标签: linq-to-entities

我遇到Linq2Entities生成的非常慢(几分钟!)查询的问题。 Linq查询如下所示:

        var i = new IncludeStrategy<DeviceData>();
        if (includeIOData)
        {
            i.Include<DeviceDataExtended>(dd => dd.Extended);
        }

        var data = from dd in GetAllData()
                   where dd.DeviceId == deviceId
                   select dd;

        data = data.Include(i);

        data = data.OrderByDescending(dd => dd.UtcTime);

        if (start.HasValue)
        {
            var utcStart = start.Value.ToUniversalTime();
            data = data.Where(dd => dd.UtcTime >= utcStart);
        }
        if (end.HasValue)
        {
            var utcEnd = end.Value.ToUniversalTime();
            data = data.Where(dd => dd.UtcTime <= utcEnd);
        }

        return data.Skip(0).Take(15);

为了测试查询,我检查了生成的SQL输出,并在SQL Management studio中直接尝试了 - 而且看,它只需要几秒钟。 linq生成的SQL输出如下所示:

declare @p__linq__0 int = 15386
declare @p__linq__1 datetime2(7) = convert(datetime2, '2014-05-01 00:00:00.0000000', 121)
declare @p__linq__2 datetime2(7) = convert(datetime2, '2014-06-01 00:00:00.0000000', 121)
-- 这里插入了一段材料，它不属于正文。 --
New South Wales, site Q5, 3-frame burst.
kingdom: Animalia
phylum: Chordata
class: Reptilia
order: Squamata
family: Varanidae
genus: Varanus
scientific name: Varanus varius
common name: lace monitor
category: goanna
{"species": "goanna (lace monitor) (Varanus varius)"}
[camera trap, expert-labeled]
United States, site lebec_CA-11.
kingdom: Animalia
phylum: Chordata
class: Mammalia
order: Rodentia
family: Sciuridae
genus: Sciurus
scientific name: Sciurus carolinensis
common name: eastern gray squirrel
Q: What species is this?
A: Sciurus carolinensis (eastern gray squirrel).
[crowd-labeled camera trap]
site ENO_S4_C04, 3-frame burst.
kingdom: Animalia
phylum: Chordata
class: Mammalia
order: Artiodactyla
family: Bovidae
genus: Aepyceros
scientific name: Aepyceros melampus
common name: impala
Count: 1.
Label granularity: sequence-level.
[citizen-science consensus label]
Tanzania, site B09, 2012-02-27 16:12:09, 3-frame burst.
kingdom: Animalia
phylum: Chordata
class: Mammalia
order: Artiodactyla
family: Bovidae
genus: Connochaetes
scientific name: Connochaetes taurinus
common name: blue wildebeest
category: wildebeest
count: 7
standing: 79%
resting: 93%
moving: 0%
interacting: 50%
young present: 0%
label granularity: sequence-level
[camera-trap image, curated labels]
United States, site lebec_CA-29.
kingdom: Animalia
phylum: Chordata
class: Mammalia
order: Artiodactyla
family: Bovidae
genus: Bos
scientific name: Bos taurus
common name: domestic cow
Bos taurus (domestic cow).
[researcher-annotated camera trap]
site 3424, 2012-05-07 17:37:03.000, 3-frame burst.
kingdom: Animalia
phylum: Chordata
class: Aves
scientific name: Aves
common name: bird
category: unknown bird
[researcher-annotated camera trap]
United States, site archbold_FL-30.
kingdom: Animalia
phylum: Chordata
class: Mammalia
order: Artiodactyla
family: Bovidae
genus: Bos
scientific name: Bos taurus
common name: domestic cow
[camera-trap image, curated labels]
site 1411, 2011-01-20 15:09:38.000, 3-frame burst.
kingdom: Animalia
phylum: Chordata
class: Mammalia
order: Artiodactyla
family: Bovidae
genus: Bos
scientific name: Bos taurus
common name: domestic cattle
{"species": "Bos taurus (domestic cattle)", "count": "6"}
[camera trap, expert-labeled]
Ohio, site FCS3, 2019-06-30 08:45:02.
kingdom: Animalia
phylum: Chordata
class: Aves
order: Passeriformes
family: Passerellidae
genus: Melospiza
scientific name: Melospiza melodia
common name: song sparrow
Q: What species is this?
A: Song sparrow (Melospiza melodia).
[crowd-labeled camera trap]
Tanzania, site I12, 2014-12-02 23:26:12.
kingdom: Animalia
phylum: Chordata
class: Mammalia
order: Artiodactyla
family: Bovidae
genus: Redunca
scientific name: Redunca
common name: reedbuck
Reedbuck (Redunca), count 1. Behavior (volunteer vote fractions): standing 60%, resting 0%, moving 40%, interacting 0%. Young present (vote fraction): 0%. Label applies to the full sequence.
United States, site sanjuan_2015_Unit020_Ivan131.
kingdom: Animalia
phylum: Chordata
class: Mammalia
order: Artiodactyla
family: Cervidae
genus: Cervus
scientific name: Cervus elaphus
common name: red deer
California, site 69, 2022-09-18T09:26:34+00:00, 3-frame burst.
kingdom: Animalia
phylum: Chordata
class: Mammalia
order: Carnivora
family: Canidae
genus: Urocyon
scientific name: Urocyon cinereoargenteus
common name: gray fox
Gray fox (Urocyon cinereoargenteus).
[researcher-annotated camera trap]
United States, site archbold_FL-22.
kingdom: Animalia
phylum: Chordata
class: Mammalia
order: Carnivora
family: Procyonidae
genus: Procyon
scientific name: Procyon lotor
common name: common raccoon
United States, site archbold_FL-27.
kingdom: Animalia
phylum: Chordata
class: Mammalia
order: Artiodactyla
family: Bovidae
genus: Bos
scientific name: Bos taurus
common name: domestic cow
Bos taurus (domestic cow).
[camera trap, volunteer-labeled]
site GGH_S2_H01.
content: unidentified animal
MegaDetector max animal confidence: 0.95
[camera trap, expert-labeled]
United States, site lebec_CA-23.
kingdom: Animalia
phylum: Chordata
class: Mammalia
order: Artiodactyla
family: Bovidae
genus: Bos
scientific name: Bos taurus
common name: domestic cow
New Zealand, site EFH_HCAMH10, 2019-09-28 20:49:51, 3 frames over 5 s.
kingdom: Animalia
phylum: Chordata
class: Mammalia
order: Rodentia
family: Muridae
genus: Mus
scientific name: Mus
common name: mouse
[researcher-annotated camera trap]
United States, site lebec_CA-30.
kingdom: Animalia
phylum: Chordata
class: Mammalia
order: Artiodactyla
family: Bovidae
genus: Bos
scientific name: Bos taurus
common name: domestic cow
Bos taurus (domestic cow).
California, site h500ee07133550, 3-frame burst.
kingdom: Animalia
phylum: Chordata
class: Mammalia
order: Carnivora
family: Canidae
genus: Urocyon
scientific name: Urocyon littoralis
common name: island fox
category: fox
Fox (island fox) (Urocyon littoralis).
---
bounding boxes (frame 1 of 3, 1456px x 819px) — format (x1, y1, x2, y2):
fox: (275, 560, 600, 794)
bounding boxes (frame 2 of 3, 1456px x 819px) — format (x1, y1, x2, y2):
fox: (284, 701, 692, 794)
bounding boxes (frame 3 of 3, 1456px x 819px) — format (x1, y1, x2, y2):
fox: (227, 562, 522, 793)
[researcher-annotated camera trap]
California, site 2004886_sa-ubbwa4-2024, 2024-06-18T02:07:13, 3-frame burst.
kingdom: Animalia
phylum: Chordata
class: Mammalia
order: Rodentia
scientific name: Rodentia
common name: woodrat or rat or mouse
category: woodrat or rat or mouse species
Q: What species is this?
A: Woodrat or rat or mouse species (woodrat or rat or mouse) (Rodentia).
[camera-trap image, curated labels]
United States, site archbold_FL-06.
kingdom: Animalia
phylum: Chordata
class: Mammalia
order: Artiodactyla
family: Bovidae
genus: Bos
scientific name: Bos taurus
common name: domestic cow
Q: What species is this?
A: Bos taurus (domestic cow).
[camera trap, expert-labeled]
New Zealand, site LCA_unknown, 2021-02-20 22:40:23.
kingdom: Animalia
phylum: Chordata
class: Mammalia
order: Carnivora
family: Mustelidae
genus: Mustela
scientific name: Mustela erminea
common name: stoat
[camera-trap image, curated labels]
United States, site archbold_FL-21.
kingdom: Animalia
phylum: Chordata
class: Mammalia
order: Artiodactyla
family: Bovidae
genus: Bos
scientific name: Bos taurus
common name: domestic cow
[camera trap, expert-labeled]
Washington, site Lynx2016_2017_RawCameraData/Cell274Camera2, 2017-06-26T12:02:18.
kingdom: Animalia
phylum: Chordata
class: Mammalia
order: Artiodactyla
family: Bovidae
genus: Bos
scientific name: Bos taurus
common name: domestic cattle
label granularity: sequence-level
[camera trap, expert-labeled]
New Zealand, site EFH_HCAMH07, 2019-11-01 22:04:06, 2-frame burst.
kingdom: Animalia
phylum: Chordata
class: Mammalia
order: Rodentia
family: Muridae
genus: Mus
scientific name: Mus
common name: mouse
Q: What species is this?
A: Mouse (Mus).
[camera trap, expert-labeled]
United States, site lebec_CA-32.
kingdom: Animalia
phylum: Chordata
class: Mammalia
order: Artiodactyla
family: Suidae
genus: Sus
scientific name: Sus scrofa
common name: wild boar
SELECT TOP (15) [Project1].[C1] AS [C1], [Project1].[Id] AS [Id], [Project1].[DeviceId] AS [DeviceId], [Project1].[PersonId] AS [PersonId], [Project1].[VehicleId] AS [VehicleId], [Project1].[TokenId] AS [TokenId], [Project1].[Latitude] AS [Latitude], [Project1].[Longitude] AS [Longitude], [Project1].[UtcTime] AS [UtcTime], [Project1].[Speed] AS [Speed], [Project1].[Heading] AS [Heading], [Project1].[Satellites] AS [Satellites], [Project1].[IgnitionState] AS [IgnitionState], [Project1].[UserInput] AS [UserInput], [Project1].[CreateTimeUtc] AS [CreateTimeUtc], [Project1].[IOData] AS [IOData]
FROM ( SELECT [Project1].[Id] AS [Id], [Project1].[DeviceId] AS [DeviceId], [Project1].[PersonId] AS [PersonId], [Project1].[VehicleId] AS [VehicleId], [Project1].[TokenId] AS [TokenId], [Project1].[Latitude] AS [Latitude], [Project1].[Longitude] AS [Longitude], [Project1].[UtcTime] AS [UtcTime], [Project1].[Speed] AS [Speed], [Project1].[Heading] AS [Heading], [Project1].[Satellites] AS [Satellites], [Project1].[IOData] AS [IOData], [Project1].[IgnitionState] AS [IgnitionState], [Project1].[UserInput] AS [UserInput], [Project1].[CreateTimeUtc] AS [CreateTimeUtc], [Project1].[C1] AS [C1], row_number() OVER (ORDER BY [Project1].[UtcTime] DESC) AS [row_number]
FROM ( SELECT [Extent1].[Id] AS [Id], [Extent1].[DeviceId] AS [DeviceId], [Extent1].[PersonId] AS [PersonId], [Extent1].[VehicleId] AS [VehicleId], [Extent1].[TokenId] AS [TokenId], [Extent1].[Latitude] AS [Latitude], [Extent1].[Longitude] AS [Longitude], [Extent1].[UtcTime] AS [UtcTime], [Extent1].[Speed] AS [Speed], [Extent1].[Heading] AS [Heading], [Extent1].[Satellites] AS [Satellites], [Extent1].[IOData] AS [IOData], [Extent1].[IgnitionState] AS [IgnitionState], [Extent1].[UserInput] AS [UserInput], [Extent1].[CreateTimeUtc] AS [CreateTimeUtc], 1 AS [C1]FROM [dbo].[DeviceData] AS [Extent1]
        WHERE ([Extent1].[DeviceId] = @p__linq__0) AND ([Extent1].[UtcTime] >= @p__linq__1) AND ([Extent1].[UtcTime] <= @p__linq__2)
    )  AS [Project1]
)  AS [Project1]
WHERE [Project1].[row_number] > 0
ORDER BY [Project1].[UtcTime] DESC

有3个参数:@ p__linq__0,@ p__linq__1和@ p__linq__2分别代表deviceid,utcstart和utcend。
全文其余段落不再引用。